■ Required work:
**1)** In the arithmetic progression thread, list each symbol explained in the section that follows "Wʜᴇʀᴇ," and what it stands for.
**2)** Reproduce the part of the arithmetic progression thread that begins at the words "First term of an" and stops after the words "terms of AP.".

Question

For an AP if Sn- 3n2 - 4n, then: (i) the common difference of the AP is (A) 3 (B) 6 (ii) the first term of the AP is : (A) -1 (B) 2​

Answer 1

$\large\underline{\sf{Solution-}}$

Given that,

Sum of n terms of an AP is

$\rm \: S_n = {3n}^{2} - 4n$

Let assume that

First term of an AP series is a

Common difference of an AP is d

Wᴇ ᴋɴᴏᴡ ᴛʜᴀᴛ,

↝ Sum of n  terms of an arithmetic sequence is,

$\begin{gathered}\:\:{\underline{\orange{\boxed{\bf{\green{S_n\:=\dfrac{n}{2} \bigg(2 \:a\:+\:(n\:-\:1)\:d \bigg)}}}}}} \\ \end{gathered}$

Wʜᴇʀᴇ,

Sₙ is the sum of n terms of AP.

a is the first term of the sequence.

n is the no. of terms.

d is the common difference.

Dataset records
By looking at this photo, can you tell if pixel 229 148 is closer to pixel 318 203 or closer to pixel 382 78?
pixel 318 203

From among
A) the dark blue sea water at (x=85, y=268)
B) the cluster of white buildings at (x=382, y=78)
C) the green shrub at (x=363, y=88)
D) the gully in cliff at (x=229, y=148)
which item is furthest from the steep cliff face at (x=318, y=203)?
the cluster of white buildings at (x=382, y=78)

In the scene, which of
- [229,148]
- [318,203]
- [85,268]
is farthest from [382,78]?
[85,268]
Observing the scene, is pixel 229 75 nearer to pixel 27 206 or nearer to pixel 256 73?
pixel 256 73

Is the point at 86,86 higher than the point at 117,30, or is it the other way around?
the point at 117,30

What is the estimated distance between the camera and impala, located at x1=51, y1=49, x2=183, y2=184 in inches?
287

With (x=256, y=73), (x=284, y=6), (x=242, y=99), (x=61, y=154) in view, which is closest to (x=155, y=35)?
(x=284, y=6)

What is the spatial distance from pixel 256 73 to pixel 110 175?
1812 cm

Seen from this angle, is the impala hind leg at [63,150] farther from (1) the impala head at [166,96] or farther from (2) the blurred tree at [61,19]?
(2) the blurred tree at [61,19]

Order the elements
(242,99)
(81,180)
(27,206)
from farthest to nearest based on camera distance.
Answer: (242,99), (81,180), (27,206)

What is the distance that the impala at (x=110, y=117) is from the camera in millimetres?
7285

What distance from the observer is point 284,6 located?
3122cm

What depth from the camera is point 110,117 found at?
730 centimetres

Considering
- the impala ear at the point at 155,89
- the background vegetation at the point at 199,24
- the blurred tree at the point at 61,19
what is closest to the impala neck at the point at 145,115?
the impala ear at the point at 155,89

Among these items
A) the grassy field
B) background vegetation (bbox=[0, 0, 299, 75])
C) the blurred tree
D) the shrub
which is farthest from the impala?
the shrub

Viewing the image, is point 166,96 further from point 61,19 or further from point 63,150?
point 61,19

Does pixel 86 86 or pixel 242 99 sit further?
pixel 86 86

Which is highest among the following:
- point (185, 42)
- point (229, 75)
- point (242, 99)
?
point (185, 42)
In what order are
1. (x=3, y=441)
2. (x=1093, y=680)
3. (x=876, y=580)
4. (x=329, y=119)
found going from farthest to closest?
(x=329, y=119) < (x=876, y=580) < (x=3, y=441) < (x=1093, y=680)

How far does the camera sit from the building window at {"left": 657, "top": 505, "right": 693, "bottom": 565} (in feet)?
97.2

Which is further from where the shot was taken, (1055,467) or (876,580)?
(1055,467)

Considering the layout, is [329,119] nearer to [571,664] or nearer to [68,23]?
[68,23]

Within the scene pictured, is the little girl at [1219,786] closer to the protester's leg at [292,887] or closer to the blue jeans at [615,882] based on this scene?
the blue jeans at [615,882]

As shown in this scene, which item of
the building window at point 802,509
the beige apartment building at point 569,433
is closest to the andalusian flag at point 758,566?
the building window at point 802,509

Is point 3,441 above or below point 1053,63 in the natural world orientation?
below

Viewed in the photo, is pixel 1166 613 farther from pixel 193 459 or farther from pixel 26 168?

■ Answers to each task:
**1)**
Sₙ: the sum of n terms of the AP
a: the first term of the sequence
n: the number of terms
d: the common difference

**2)**
First term of an AP series is a

Common difference of an AP is d

Wᴇ ᴋɴᴏᴡ ᴛʜᴀᴛ,

↝ Sum of n  terms of an arithmetic sequence is,

$\begin{gathered}\:\:{\underline{\orange{\boxed{\bf{\green{S_n\:=\dfrac{n}{2} \bigg(2 \:a\:+\:(n\:-\:1)\:d \bigg)}}}}}} \\ \end{gathered}$

Wʜᴇʀᴇ,

Sₙ is the sum of n terms of AP.